Private Speech Pathologists Association of WA

pspawa-hearingIf a person is unable to hear sounds it affects their communication skills. The degree of impact can vary according to whether the hearing loss is from birth or acquired later in life and whether the hearing loss is mild, moderate or profound. The earlier the hearing loss is acquired and the more significant the loss, the greater the impact on language and/or speech development.


What causes a hearing difficulty?

Hearing problems may be permanent or fluctuating and due to a variety of causes, including:

  • Congenital hearing loss (from birth)
  • Hearing loss following illness (e.g. Meningitis)
  • Recurrent ear infections
  • Recurrent “glue ear”
  • Noise induced hearing loss
  • Age related hearing loss in older people

Why do you need good hearing?

Babies need good hearing so they can imitate the sounds and words that are made by their carers. Middle ear problems in toddlers and preschoolers may cause some hearing loss and impact on the child’s development of speech and language skills. School age and tertiary students need good hearing to function well in the classroom or lecture theatre. Adults with poor hearing can suffer communication problems that may influence their relationships and ability to socialise with family and other members of the community.

Hearing tests for people of all ages are an easy, painless way of finding out the status of a person’s hearing.

What is the Speech Pathologist’s role in the management of hearing difficulties?

A Speech Pathologist will frequently ask families to arrange a hearing test to confirm the client’s hearing status. They will work together with an audiologist and a client’s family to assess the impact of a hearing loss on the individual’s learning and lifestyle. They are able to work together with Teachers of the Deaf and regular classroom teachers to recommend appropriate intervention for individual students. Some children and adolescents with speech/language difficulties also have an auditory processing disorder – see separate section titled Auditory Processing.

▶ [DATA SECTION]
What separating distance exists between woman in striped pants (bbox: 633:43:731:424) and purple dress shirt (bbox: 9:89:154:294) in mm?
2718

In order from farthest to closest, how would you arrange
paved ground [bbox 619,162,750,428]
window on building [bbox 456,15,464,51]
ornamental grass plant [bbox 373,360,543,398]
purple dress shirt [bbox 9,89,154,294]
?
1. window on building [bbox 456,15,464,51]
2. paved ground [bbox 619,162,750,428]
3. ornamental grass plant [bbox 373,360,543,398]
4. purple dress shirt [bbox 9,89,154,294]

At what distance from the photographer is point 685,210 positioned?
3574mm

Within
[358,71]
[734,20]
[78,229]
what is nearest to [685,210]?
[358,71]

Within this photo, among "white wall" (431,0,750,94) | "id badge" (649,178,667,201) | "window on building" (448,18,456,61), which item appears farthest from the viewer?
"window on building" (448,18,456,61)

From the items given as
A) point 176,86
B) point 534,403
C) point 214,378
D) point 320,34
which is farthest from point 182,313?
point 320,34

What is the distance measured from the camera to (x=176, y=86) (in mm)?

* * *

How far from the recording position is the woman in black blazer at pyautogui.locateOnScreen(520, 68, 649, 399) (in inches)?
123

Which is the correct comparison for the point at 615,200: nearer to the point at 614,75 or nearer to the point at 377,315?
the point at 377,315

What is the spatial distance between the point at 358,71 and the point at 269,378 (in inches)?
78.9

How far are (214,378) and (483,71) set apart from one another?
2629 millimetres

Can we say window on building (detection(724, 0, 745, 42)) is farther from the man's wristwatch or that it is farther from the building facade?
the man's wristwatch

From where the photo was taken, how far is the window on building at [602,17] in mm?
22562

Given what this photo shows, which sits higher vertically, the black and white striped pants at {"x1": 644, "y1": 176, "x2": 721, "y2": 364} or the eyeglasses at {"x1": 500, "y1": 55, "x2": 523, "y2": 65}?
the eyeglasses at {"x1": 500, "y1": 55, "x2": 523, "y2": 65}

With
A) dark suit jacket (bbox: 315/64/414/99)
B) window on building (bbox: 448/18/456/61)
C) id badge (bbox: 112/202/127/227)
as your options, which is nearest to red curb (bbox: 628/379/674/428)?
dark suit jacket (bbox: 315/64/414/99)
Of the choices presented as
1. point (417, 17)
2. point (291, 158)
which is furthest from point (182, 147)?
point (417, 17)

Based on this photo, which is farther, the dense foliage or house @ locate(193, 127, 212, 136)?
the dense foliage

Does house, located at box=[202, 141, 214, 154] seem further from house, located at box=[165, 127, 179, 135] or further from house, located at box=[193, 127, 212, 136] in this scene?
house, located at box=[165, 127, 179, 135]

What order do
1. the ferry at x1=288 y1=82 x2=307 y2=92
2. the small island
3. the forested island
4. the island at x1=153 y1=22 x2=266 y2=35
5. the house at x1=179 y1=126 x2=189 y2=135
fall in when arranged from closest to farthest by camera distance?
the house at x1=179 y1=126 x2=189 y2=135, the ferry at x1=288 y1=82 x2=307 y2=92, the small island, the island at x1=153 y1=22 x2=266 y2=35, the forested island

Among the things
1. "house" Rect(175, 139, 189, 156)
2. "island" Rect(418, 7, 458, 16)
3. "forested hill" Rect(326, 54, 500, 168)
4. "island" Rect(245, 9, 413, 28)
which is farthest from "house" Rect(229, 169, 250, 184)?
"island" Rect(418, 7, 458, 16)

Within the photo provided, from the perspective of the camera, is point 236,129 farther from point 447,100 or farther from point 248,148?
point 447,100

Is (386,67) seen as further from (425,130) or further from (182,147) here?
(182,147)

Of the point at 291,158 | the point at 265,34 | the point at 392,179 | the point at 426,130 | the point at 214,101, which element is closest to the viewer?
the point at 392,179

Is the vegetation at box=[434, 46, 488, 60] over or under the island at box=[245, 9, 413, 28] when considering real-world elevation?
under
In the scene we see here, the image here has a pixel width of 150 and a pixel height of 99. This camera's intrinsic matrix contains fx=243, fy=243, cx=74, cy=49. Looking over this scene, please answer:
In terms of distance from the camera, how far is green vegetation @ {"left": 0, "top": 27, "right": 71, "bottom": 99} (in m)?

▶ [WHAT YOU WILL DO] Print the part of the hearing difficulties text above from "What causes a" up to and including "need good hearing?".

▶ [REPLY]
What causes a hearing difficulty?

Hearing problems may be permanent or fluctuating and due to a variety of causes, including:

  • Congenital hearing loss (from birth)
  • Hearing loss following illness (e.g. Meningitis)
  • Recurrent ear infections
  • Recurrent “glue ear”
  • Noise induced hearing loss
  • Age related hearing loss in older people

Why do you need good hearing?